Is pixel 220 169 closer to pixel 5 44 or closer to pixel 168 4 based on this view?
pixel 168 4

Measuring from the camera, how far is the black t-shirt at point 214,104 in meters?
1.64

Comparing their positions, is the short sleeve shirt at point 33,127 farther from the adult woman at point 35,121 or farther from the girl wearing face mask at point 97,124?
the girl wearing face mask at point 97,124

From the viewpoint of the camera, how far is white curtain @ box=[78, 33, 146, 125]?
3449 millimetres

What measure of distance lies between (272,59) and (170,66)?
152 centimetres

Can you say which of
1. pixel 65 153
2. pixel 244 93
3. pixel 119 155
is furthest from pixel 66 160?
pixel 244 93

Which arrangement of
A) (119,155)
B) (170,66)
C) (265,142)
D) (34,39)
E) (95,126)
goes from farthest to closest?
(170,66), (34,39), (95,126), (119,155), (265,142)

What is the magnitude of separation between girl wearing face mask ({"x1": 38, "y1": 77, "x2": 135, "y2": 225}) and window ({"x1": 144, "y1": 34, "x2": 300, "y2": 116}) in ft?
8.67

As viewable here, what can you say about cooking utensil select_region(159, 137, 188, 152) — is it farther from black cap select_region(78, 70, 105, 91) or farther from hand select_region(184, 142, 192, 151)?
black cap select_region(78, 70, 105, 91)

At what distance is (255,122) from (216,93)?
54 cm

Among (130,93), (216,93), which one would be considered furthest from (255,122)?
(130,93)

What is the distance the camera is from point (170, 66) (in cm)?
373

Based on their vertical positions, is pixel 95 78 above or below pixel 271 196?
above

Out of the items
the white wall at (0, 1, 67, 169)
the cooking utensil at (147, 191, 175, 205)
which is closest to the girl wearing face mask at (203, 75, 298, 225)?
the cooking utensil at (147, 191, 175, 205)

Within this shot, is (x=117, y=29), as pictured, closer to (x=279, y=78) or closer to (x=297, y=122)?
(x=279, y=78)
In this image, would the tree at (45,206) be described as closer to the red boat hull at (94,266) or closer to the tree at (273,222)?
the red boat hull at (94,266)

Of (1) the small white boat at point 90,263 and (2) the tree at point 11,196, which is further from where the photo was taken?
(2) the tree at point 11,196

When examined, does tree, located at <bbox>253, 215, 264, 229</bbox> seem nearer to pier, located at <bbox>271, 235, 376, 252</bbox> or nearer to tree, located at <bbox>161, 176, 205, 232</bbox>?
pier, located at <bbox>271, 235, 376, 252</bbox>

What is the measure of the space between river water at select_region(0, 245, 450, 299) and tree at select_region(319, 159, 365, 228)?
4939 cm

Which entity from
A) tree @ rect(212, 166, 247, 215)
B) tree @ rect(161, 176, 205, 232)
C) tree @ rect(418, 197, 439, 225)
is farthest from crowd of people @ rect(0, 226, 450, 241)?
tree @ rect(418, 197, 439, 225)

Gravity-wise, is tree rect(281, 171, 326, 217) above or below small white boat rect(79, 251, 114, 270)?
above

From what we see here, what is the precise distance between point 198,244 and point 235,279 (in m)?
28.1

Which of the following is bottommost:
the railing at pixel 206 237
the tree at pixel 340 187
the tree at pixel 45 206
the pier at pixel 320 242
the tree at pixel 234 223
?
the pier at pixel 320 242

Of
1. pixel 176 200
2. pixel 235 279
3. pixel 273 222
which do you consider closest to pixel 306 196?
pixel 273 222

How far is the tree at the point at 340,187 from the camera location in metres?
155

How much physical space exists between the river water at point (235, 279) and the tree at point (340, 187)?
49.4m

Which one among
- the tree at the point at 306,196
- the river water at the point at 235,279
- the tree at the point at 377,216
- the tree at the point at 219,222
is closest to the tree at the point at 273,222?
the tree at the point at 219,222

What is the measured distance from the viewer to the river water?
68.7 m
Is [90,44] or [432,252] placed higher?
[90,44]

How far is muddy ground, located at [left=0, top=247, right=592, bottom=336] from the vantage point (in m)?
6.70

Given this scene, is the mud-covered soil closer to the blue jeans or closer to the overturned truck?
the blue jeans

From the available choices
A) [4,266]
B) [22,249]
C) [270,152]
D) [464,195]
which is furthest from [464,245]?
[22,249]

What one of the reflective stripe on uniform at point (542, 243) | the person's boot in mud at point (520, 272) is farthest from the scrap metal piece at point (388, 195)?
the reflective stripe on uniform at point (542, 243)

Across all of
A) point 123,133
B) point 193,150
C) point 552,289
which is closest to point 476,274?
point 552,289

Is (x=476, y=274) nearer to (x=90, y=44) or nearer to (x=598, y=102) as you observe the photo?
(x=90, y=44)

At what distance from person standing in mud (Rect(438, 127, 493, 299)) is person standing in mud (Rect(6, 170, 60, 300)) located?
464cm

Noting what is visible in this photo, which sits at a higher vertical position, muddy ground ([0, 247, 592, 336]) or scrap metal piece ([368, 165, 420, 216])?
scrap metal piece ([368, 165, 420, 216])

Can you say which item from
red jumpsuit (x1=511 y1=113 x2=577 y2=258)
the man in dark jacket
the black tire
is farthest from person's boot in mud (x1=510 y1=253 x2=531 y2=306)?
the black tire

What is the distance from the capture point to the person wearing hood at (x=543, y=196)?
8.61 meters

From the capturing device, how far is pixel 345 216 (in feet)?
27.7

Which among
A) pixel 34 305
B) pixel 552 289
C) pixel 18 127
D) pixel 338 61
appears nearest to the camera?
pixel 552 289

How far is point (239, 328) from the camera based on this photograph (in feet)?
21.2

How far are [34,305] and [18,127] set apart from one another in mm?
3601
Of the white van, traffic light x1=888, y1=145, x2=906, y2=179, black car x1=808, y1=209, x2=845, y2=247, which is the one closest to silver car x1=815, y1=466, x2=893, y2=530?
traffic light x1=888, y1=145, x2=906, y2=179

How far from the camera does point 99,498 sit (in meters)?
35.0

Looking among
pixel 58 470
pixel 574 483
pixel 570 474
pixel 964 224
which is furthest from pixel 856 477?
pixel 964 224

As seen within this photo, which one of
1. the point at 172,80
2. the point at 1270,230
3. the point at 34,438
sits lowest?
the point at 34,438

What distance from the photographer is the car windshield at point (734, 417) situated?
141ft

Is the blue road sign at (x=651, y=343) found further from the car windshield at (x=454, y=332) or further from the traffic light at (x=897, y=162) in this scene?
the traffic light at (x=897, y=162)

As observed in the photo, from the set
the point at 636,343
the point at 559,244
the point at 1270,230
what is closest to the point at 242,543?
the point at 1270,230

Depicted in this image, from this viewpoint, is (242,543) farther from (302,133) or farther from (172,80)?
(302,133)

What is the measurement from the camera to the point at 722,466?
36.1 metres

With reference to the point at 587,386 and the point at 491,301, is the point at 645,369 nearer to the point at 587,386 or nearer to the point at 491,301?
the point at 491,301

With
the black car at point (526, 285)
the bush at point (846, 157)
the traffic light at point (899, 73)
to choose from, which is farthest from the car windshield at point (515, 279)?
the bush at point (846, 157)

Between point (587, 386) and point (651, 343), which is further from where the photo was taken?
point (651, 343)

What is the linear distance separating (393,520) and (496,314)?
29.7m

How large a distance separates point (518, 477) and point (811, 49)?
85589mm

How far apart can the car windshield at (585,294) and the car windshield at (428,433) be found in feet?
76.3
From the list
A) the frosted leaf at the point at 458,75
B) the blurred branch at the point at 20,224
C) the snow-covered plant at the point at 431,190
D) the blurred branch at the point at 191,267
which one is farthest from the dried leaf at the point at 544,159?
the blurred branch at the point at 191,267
● ● ●
Lay out the data from its first line up to and including the line with "152 centimetres" as a JSON list of strings, one string per line, with blank lines left out.

[
  "Is pixel 220 169 closer to pixel 5 44 or closer to pixel 168 4 based on this view?",
  "pixel 168 4",
  "Measuring from the camera, how far is the black t-shirt at point 214,104 in meters?",
  "1.64",
  "Comparing their positions, is the short sleeve shirt at point 33,127 farther from the adult woman at point 35,121 or farther from the girl wearing face mask at point 97,124?",
  "the girl wearing face mask at point 97,124",
  "From the viewpoint of the camera, how far is white curtain @ box=[78, 33, 146, 125]?",
  "3449 millimetres",
  "What measure of distance lies between (272,59) and (170,66)?",
  "152 centimetres"
]